TASK INSTRUCTIONS:
Please extract the full forum post below, reproducing every line of it unchanged.

My life makes no sense anymore. I do not have the will to go on like this anymore. I had 2 panic attacks the last days and started crying again and being depressed since my boyfriend left yesterday. I had suppressed my feelings when he was there and we had a good time. Until I told him about my abuse. Panic attack followed. I dont know what to do with my life, I lost my passion to dance completely. I used to love dancing but now I dont feel like doing it ever again. My goal was to be a professional dancer, but now I aim to become nothing. I only think about how I could kill myself. Everything I am is meaningless, I dont like doing arts anymore or my job I was learning. I dont want to see friends cause they dont understand. And I hate people telling me everything is going to be fine, cause thats not the case. When I was in hospital again, an important part of me died. I have no one to talk about my real feelings, like about being suicidal and my nightmares of being raped, forced to do things I dont want to, chased and experiencing violence and death. I feel lonely cause no one understands me, especially not my trauma of loosing everything I had as a child cause my mom fled with me and my brother from my father, who wouldnt care at all about me, from one country to another. No one understands that I have been searching a place I can call home. I dont feel at home where I live right now. And I hate all my stuff and want to sell it, cause I know I dont want to wear these clothes or read these books anymore. I just want to become a different person. Just right now, everything is so meaningless and I want to run away, but I cant because of the medication I get. I was forced to take them and ever since I am afraid to say I dont want this anymore. The doctor said either you sign to take the medication or we wont let you go home. I am afraid of the doctors. Am afraid in general. And I have nothing to live for. I think my boyfriend will get along quite good without me, like everyone else. God I am so empty. Can I just die please?
1 comment
So sorry for what you’re going through but you don’t have to be lonely: There are so many men and women on this forum who know and understand what you’re experiencing and we’re here to support you when you need it most.
You’re going through a really bad patch right now which has made you feel worse but it will pass, it really will.

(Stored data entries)
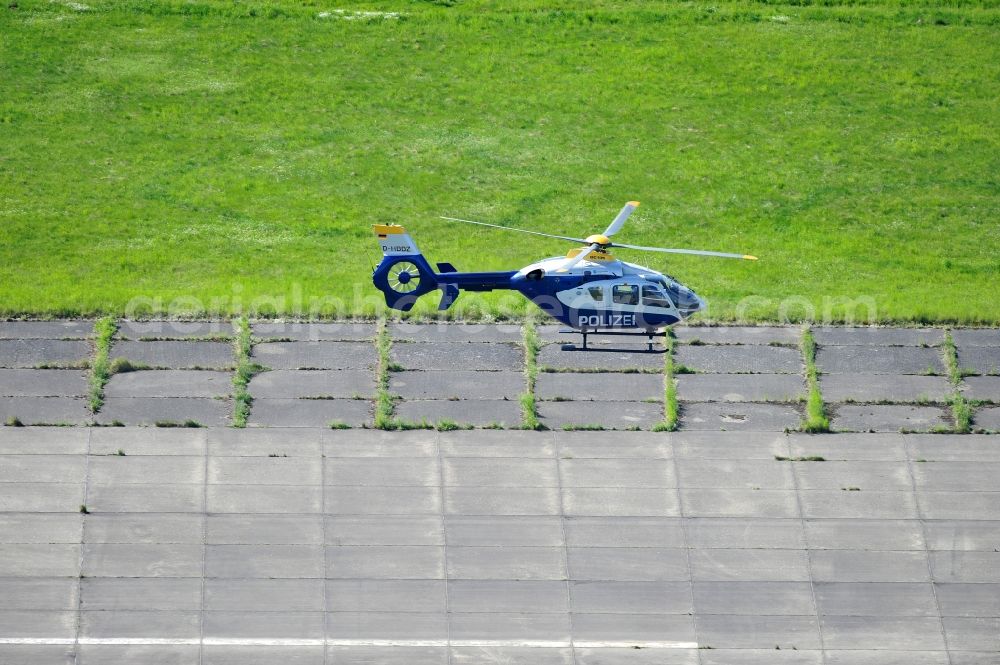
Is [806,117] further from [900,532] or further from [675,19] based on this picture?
[900,532]

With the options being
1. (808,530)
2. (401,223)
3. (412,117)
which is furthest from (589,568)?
(412,117)

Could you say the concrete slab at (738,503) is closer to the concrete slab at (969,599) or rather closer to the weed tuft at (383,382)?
the concrete slab at (969,599)

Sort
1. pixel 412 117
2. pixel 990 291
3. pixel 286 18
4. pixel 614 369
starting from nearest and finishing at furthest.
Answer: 1. pixel 614 369
2. pixel 990 291
3. pixel 412 117
4. pixel 286 18

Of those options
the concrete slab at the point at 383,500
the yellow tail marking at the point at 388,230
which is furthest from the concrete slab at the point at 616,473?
the yellow tail marking at the point at 388,230

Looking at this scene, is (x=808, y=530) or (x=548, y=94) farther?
(x=548, y=94)

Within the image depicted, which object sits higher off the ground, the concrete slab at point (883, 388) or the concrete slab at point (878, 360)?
the concrete slab at point (878, 360)

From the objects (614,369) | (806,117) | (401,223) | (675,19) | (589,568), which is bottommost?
(589,568)
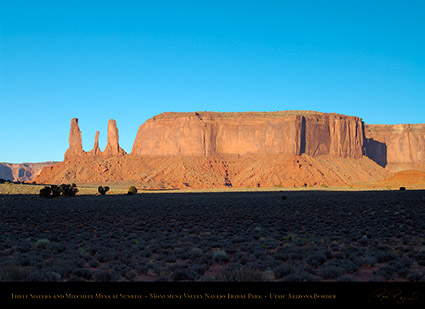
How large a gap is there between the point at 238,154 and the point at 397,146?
228 ft

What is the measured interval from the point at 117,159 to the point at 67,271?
13189cm

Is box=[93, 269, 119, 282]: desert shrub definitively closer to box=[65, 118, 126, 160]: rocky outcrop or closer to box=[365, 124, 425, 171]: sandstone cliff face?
box=[65, 118, 126, 160]: rocky outcrop

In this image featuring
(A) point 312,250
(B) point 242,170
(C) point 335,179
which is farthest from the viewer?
(B) point 242,170

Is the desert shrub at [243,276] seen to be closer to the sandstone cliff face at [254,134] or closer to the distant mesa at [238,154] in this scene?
the distant mesa at [238,154]

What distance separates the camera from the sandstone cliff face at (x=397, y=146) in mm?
157387

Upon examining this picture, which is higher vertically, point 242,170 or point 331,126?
point 331,126

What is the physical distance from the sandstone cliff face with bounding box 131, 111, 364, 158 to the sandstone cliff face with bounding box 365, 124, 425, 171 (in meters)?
16.3

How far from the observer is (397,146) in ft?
529

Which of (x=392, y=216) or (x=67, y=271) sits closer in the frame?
(x=67, y=271)

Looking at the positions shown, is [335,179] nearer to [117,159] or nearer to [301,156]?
[301,156]

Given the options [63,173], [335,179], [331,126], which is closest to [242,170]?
[335,179]

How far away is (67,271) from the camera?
9.55 metres
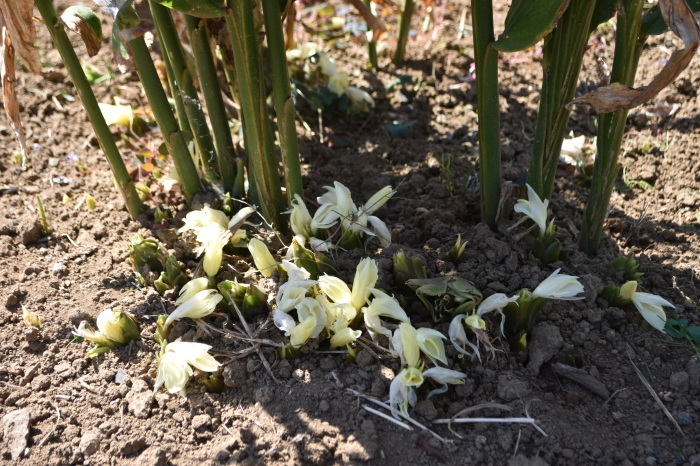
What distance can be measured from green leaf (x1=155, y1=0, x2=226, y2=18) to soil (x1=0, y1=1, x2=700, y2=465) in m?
0.66

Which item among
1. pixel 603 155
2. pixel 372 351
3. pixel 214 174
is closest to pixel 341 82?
pixel 214 174

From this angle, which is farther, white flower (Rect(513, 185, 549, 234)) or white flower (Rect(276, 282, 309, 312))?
white flower (Rect(513, 185, 549, 234))

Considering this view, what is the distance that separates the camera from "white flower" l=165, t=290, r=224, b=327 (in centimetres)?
147

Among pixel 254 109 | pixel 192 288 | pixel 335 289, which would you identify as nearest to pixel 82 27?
pixel 254 109

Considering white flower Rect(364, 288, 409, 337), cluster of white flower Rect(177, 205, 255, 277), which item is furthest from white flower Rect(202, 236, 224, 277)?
white flower Rect(364, 288, 409, 337)

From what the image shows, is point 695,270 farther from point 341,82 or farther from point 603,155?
point 341,82

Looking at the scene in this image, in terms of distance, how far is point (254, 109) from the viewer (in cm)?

EXERCISE RESULT:
My life makes no sense anymore. I do not have the will to go on like this anymore. I had 2 panic attacks the last days and started crying again and being depressed since my boyfriend left yesterday. I had suppressed my feelings when he was there and we had a good time. Until I told him about my abuse. Panic attack followed. I dont know what to do with my life, I lost my passion to dance completely. I used to love dancing but now I dont feel like doing it ever again. My goal was to be a professional dancer, but now I aim to become nothing. I only think about how I could kill myself. Everything I am is meaningless, I dont like doing arts anymore or my job I was learning. I dont want to see friends cause they dont understand. And I hate people telling me everything is going to be fine, cause thats not the case. When I was in hospital again, an important part of me died. I have no one to talk about my real feelings, like about being suicidal and my nightmares of being raped, forced to do things I dont want to, chased and experiencing violence and death. I feel lonely cause no one understands me, especially not my trauma of loosing everything I had as a child cause my mom fled with me and my brother from my father, who wouldnt care at all about me, from one country to another. No one understands that I have been searching a place I can call home. I dont feel at home where I live right now. And I hate all my stuff and want to sell it, cause I know I dont want to wear these clothes or read these books anymore. I just want to become a different person. Just right now, everything is so meaningless and I want to run away, but I cant because of the medication I get. I was forced to take them and ever since I am afraid to say I dont want this anymore. The doctor said either you sign to take the medication or we wont let you go home. I am afraid of the doctors. Am afraid in general. And I have nothing to live for. I think my boyfriend will get along quite good without me, like everyone else. God I am so empty. Can I just die please?
1 comment
So sorry for what you’re going through but you don’t have to be lonely: There are so many men and women on this forum who know and understand what you’re experiencing and we’re here to support you when you need it most.
You’re going through a really bad patch right now which has made you feel worse but it will pass, it really will.